I was particularly impressed with the post’s smooth action. Considering I had a 30.9mm diameter post with a 210mm drop – the thinnest diameter post and the longest travel option – it has remained reliable and flex-free. There’s no more fore/aft play than other droppers on the market, even after three months of total abuse.
The post’s seal has proven to keep grunge and grime away from its internals. Alex Evans
There is a small amount of head twist but this doesn’t interfere with the post’s operation and can’t be felt when you’re riding. It’s only noticeable if you twist the head on purpose when the post isn’t loaded with weight and is commonly seen across pretty much all other droppers on the market.
The post reliably extended and compressed time and time again with a push of the remote, but after several months there was a sticky section of travel as the very end of the post’s shaft travelled past the seat clamp.
I initially thought it needed a service — there are full instructions and step-by-step guides on OneUp’s site — but the air spring actually needed returning to the correct pressure.
After re-inflating the spring, which took all-of five minutes and only required the saddle to be removed, the post returned to its normal, faultless operation.
The lever feels good and, despite me not fitting it with a SRAM Matchmaker, it was easy to get in the right place with the supplied clamp. A Matchmaker clamp is available, though.
The only criticism I could draw is that the remote doesn’t feel as weighty as RockShox’ Reverb 1x. However, it hasn’t broken during the testing period and has survived plenty of muddy days without feeling notchy or stiff to operate.
The lever is SRAM Matchmaker compatible. Alex Evans
The best thing about this post is how short it is. On my Orange long-term test bike I’ve gone from using a Reverb B1 150mm travel dropper (max insertion depth 310mm / min possible total length including post body and hose fittings at full height 520mm) to a 210mm travel OneUp.
The OneUp’s total length is 554mm, an increase of 34mm in length for a travel increase of 60mm. Increasing dropper travel by 60mm is a big deal.
It allowed me to get the post further down on the descents while maintaining the same height with it extended.

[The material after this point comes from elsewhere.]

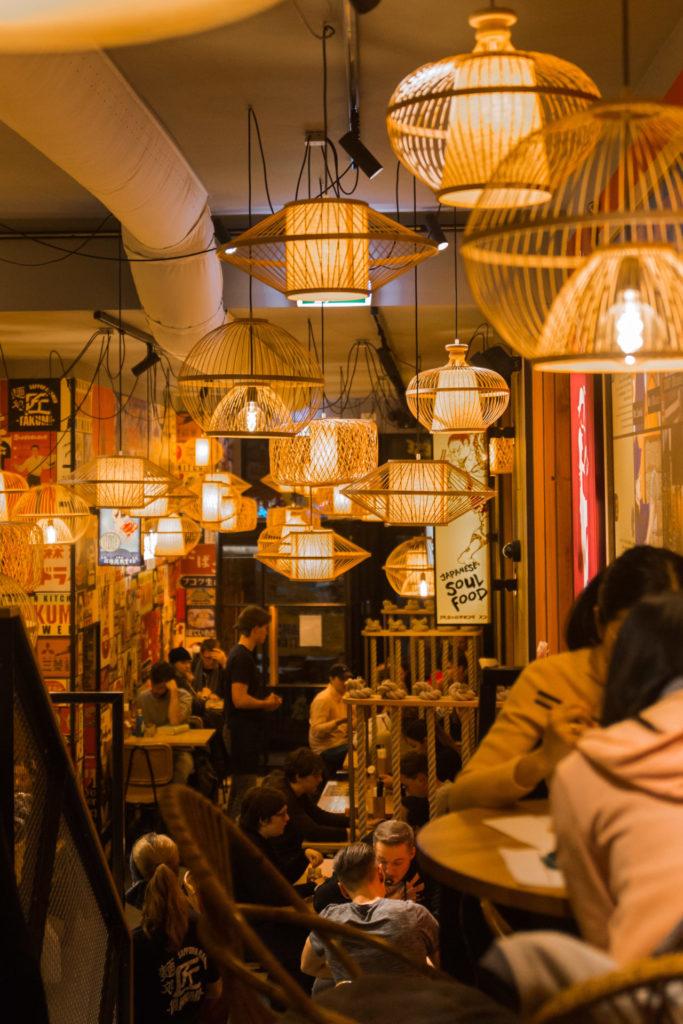 Japanse ramen bij Takumi Ramen in Antwerpen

I was initially scared to jump 60mm in travel, and even persuaded OneUp to send me a shorter travel 170mm post in case the 210mm was too much, but it turns out I needn’t have worried and feel like I should have done this upgrade ages ago!
It’s so good having a post that can go to full height but also drop as low as it’ll go. The change is so drastic that when I ride bikes with shorter travel posts, even when they’re compressed, they feel like they’re kicking me in the backside.

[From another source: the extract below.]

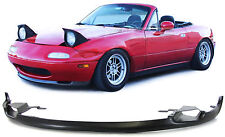 FRONT BUMPER LIP SPOILER WITH AIR INTAKES FOR THE MAZDA MX5 NA MODEL 1989-1998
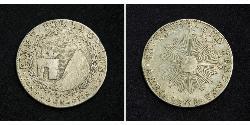 4 Real Peru Silber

To top it off, the OneUp V2 Dropper Post is relatively inexpensive, costing £221 all in. A Brand X 170mm dropper retails for £169.99 but the OneUp feels like it represents better performance for the cost.
OneUp V2 Dropper Post bottom line
Not only has the OneUp V2 Dropper Post let me extend travel by 60mm from a 150mm Reverb, it has proven to be exceptionally reliable, easy to install and has a silky-smooth operation.
The post on its own is truly worthy of its five-star rating. However, the lightweight remote didn’t feel as solid as RockShox’ Reverb 1x lever, but it didn’t break or its performance reduce during the testing period, I just expected it to feel more robust for £42.
A substantial increase in post travel isn’t quite as revolutionary as the introduction of droppers in the first place, but it’s not quite far off, and I would recommend seriously investigating an upgrade to a OneUp V2 Dropper Post and Dropper Post Remote V2.